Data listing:

* * * * * * * * *

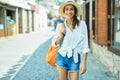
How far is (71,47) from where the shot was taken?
4.18 m

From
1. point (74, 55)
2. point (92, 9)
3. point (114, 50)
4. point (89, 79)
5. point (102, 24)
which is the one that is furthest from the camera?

* * * * * * * * *

TASK DESCRIPTION:
Quote the text of every entry above verbatim, leaving out the pictures.

ANSWER TO THE TASK:
How far is (71,47) from where the shot was taken?
4.18 m

From
1. point (74, 55)
2. point (92, 9)
3. point (114, 50)
4. point (89, 79)
5. point (102, 24)
which is the one that is furthest from the camera?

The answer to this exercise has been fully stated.